Let’s just say, for being a film about makeup and personal care products, this is very far from pretty stuff 😣
The series starts out with episode one exposing very popular makeup and beauty brands and their high levels of toxins, specifically asbestos. They use an example of a mother buying a makeup kit for her daughter from the popular store Claire’s. After feeling skeptical about her daughter using the product, she decides to get it tested in a lab, and the results reveal that asbestos is present. This is even more upsetting considering that Claire’s denied all claims and insisted their products were tested. Hmm, really makes you wonder what companies you can trust, huh? Another woman in the film was interviewed who was diagnosed with Mesothelioma at 26 years old after years of working in the makeup industry. YIKES.
The following three episodes highlight nails, skin, and hair with similar scenarios. And all terrifying health concerns aside, the film also reveals just how detrimental the health and beauty industry is to the environment. The cosmetic industry alone produces 120 billion packages each year, with most of them ending up in landfills. And this includes “recyclable” materials!

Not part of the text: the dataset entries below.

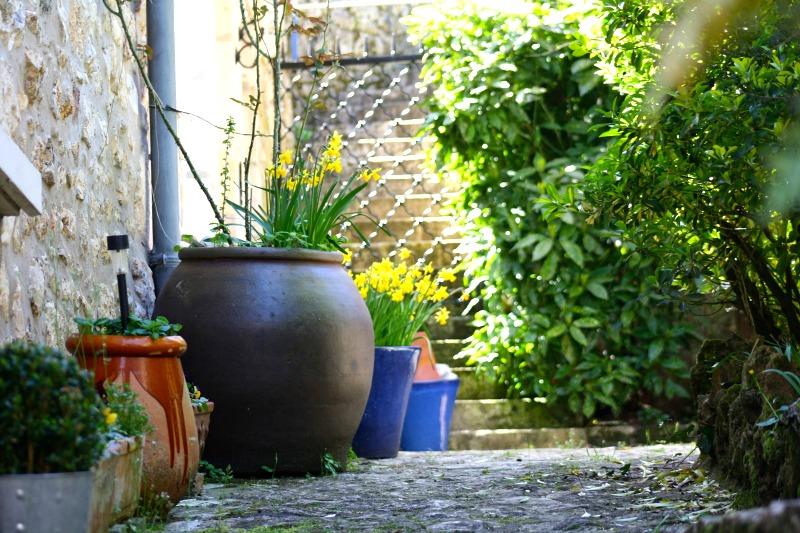 Componer jardines con macetas guia de jardin for Jardines con macetas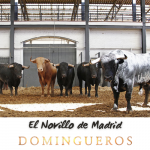 Domingueros - El novillo de Madrid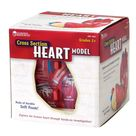 Learning Resources Cross-Section Human Heart Model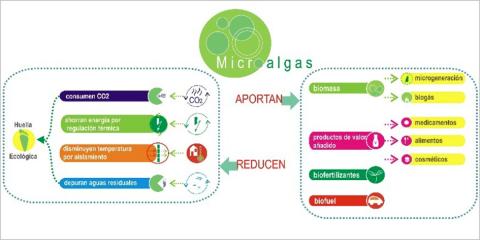 Fotobiorreactores urbanos de algas para la ciudad verde: reinterpretando el laberinto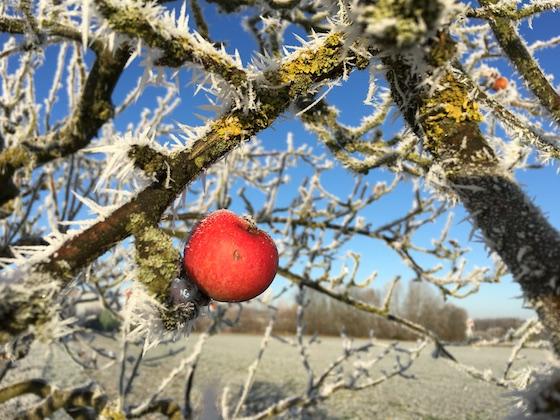 Winterzeit - Apfelzeit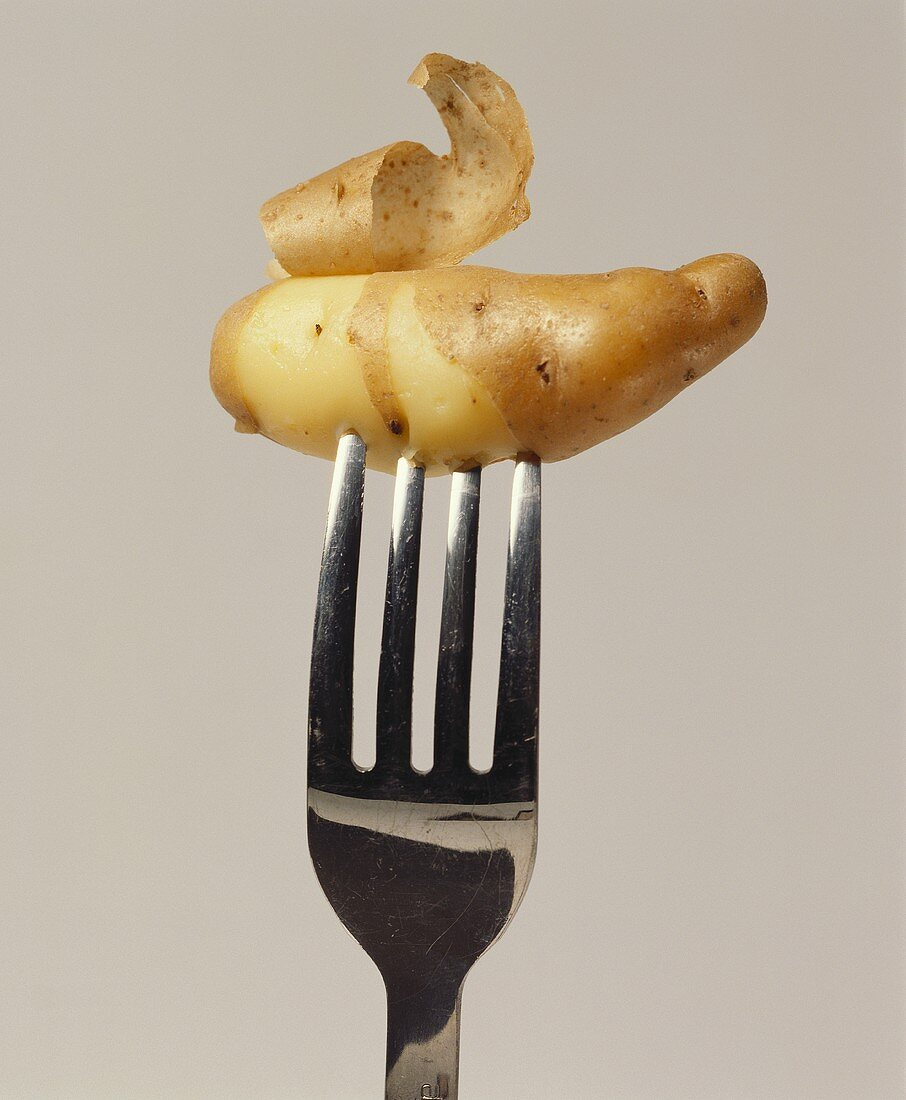 Potato cooked in its skin, on fork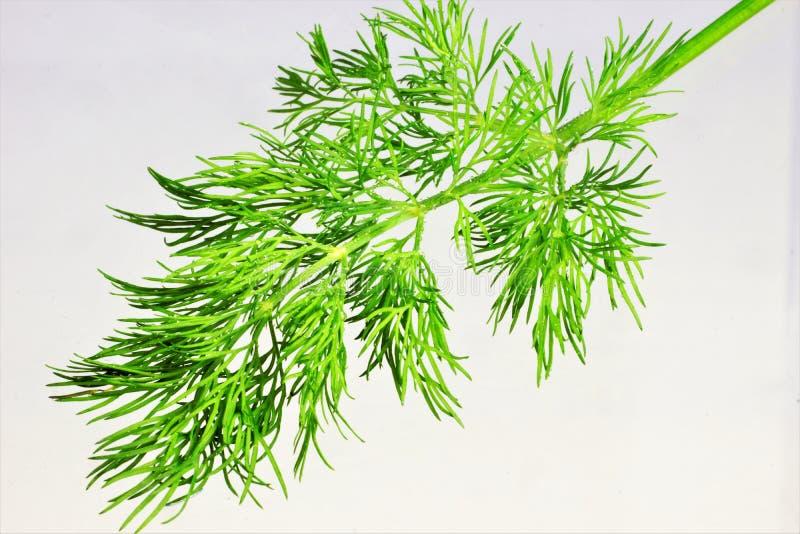 Dillträdgård - örtartad växt som kryddar för mat Dill är en populär aromatisk krydda, angenäm smak, använde nytt, torkat i salt royaltyfri fotografi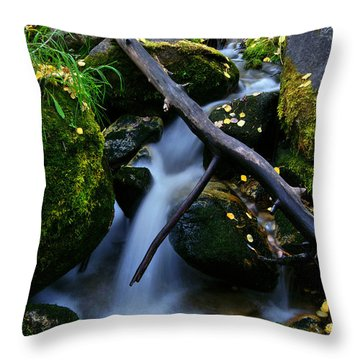 Throw Pillow featuring the photograph Follow Me by Jeremy Rhoades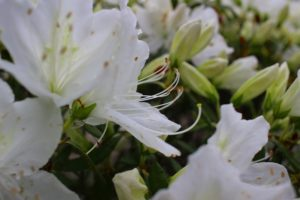 栃木の自然:おしらじの滝は幻の滝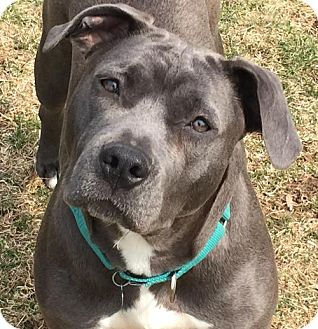 Pit Bull Terrier Mix Dog for adoption in Livonia, Michigan - Amara-ADOPTED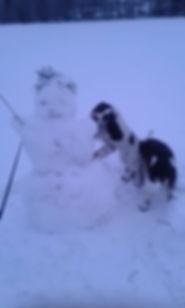 lumiukko_n.jpg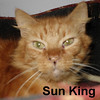 Sun King was adopted from the Cat House and Adoption Center on Saturday, May 28, 2016.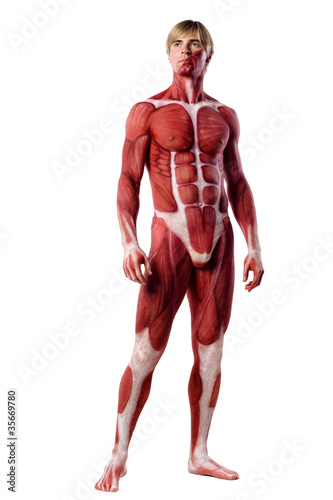 muscle man front view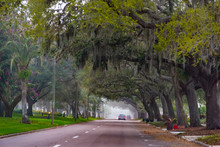 Spanish Moss And Oak Trees In Venice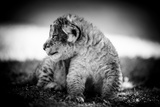 Lion Cub Photographic Print by Beth Wold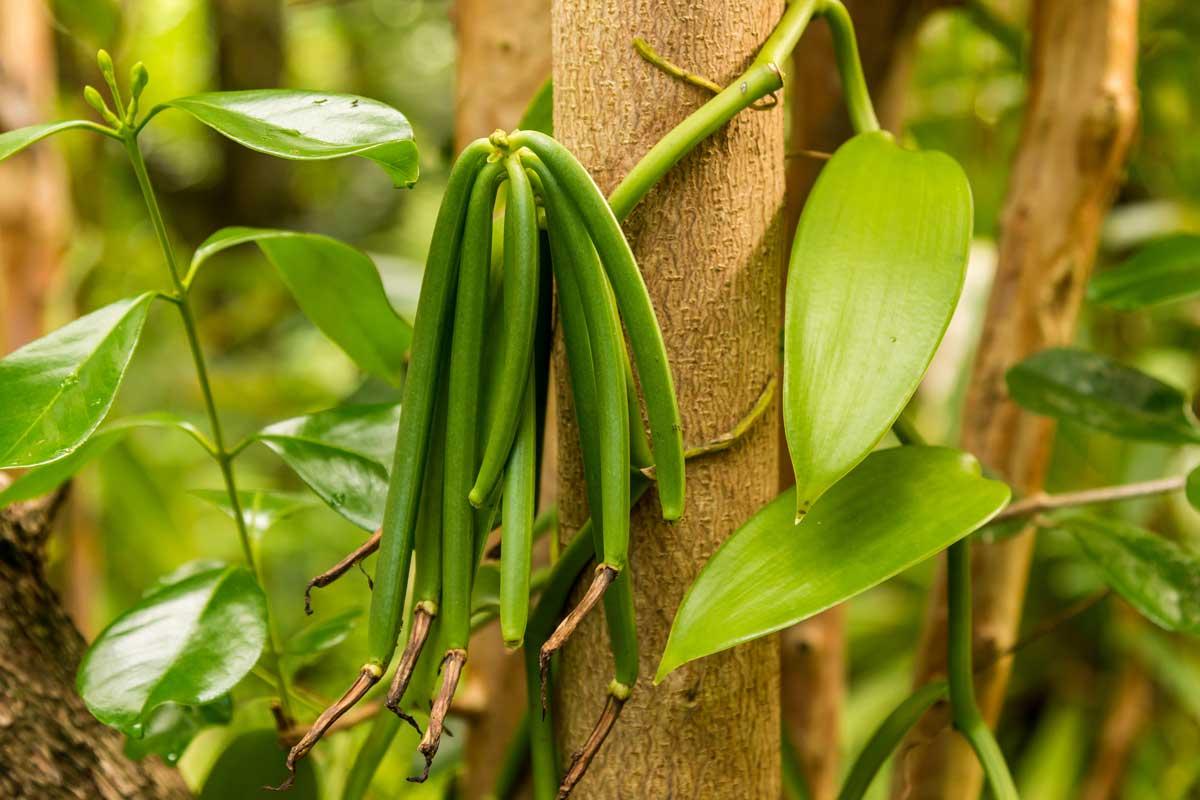 Vanillepflanze mit grünen Schoten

Although this series is slightly horrifying, I definitely recommend it. We all have purchasing power, and it’s super critical to know where our money is going and what companies it’s supporting. Not only that, but it really drives home just how important it is to opt for clean beauty whenever possible!
Stink! is a 2015 documentary that exposes the chemical industry’s outrageous efforts to conceal the thousands of toxic ingredients found in our everyday household items. Throughout the film, filmmaker Jon Whelen interviews consumer-advocacy and health organization experts and shares his own personal story in becoming involved in activism against toxic chemicals as a single father.
Whelen’s main mission in this documentary is to get to the bottom of why his daughter’s pajamas have a synthetic stink. After going through extensive testing, he learns that the pajamas contained Di[2-ethylhexyl], a phthalate, and Tris[2-chloroethyl] phosphate, a fire retardant, and possible carcinogen. Throughout the film, he focuses on these chemical groups and how dangerous they are to consumers.
The documentary explains in horrifying detail how consumer manufacturers don’t have to list chemicals that are used for a product’s odor. Because of this, they list “fragrances” as a catch-all term. To make matters worse, the Environmental Protection Agency (EPA) nor the Food and Drug Administration (FDA) can do anything about it, due to these chemical ingredients being protected as a “trade secret” by the 1976 Toxic Substances Control Act. Yikes 😳
The ultimate solution, according to the film, is to force companies into disclosing their ingredient list. This way, consumers have the ability to make their own informed decisions about their health. This documentary is ideal for anyone who is interested in lessening their toxic load, and let’s be honest, who isn’t?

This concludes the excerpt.